Randomized Smoothing Gradient Algorithms

Updated 20 August 2025

Randomized smoothing gradient algorithms are methods that use controlled random perturbations to create smooth surrogates for optimizing nonsmooth, nonconvex functions.
They leverage probabilistic convolution with Gaussian or uniform distributions to estimate gradients via Monte Carlo or finite differences, enhancing robustness in noisy, high-dimensional settings.
Integrating normalization and variance reduction techniques, these algorithms achieve near-optimal sample complexity under weak subgradient growth, broadening practical optimization applications.

Randomized smoothing gradient algorithms constitute a versatile family of gradient-free and gradient-based methods for optimizing nonsmooth and/or nonconvex functions by leveraging probabilistic convolution to yield smooth surrogates amenable to stochastic or zero-order optimization. These methods replace the objective or its gradients with expectations under controlled random perturbations—most commonly uniform or Gaussian distributions—enabling both theoretical guarantees on convergence and practical, robust performance in high-dimensional, noisy, and even non-differentiable regimes. Recent developments have extended randomized smoothing far beyond the traditional global Lipschitz setting, allowing convergence on a broad class of locally Lipschitz or even subgradient-growth-constrained functions, and accelerating algorithmic rates via normalization and variance reduction.

1. Subgradient Growth Conditions Beyond Global Lipschitz

Classical randomized smoothing analyses are predicated on global Lipschitz continuity: the existence of a global L such that $|f(x) - f(y)| \leq L\|x-y\|$ for all $x, y \in \mathbb{R}^d$ . However, many modern nonsmooth or composite objectives violate this assumption due to local irregularities or unbounded subgradients. The (α, β) subgradient growth condition (Xia et al., 19 Aug 2025) generalizes the landscape:

For every $x$ , the norm of any Clarke subgradient is bounded by a function $\alpha(x)$ : $\sup_{\zeta \in \partial f(x)}\|\zeta\| \leq \alpha(x)$ ;
The variation of $\alpha$ is itself controlled: $|\alpha(x) - \alpha(y)| \leq \beta(x, \|y - x\|)$ for some function $\beta$ .
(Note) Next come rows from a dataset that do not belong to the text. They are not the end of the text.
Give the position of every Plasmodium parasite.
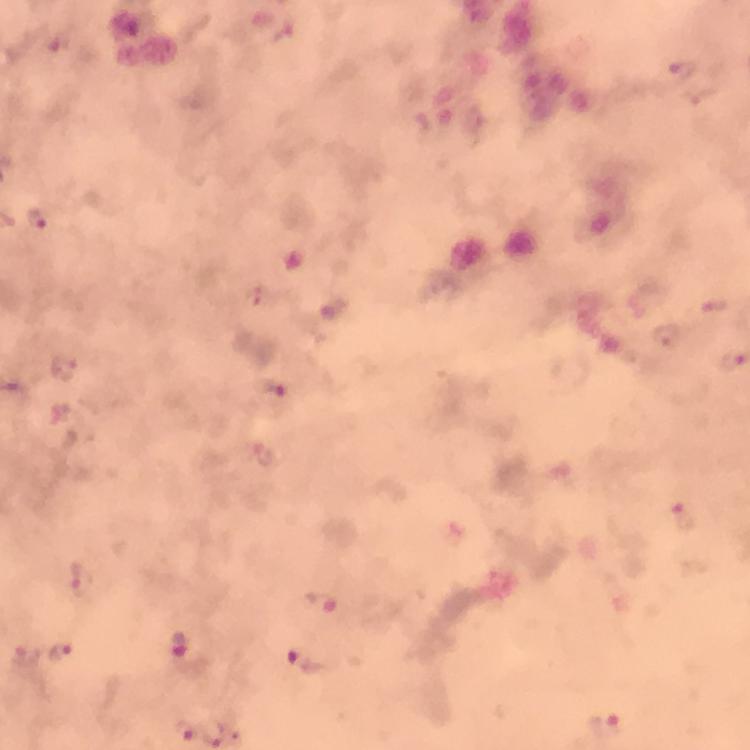

Approximate centers as {x, y} in pixels.
Plasmodium parasites: {37, 219}, {667, 336}, {67, 369}, {272, 391}, {682, 517}, {85, 581}, {320, 603}, {183, 646}, {61, 650}, {308, 661}, {606, 725}, {184, 731}.

Summary:
  - Preparation: thick smear
  - Immersion oil: applied
  - Image size: 750×750 pixels
  - Capture: smartphone camera through the microscope
  - Context: from a malaria diagnostic workup
  - Magnification: 100x
  - Cropped from: one field of view
  - Stain: Giemsa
Report the malaria status of this cell.
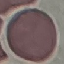
It is uninfected.

Giemsa stain. Cell patch, automatically extracted from a larger field of view and resized to 64 × 64 pixels. Photographed with a smartphone camera at the microscope eyepiece. Thin blood smear.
This leads to a generalized local Lipschitz property,

$|f(x) - f(y)| \leq (\alpha(x) + \beta(x, \|y-x\|)) \|x - y\|.$

The standard Lipschitz case is recovered when $\alpha(x) = L$ , $\beta(x,r) = 0$ . This framework encompasses locally Lipschitz, subgradient-bounded, and certain non-polynomial growth scenarios, providing a rigorous baseline for algorithmic analysis in practical, non-globally-smooth optimization.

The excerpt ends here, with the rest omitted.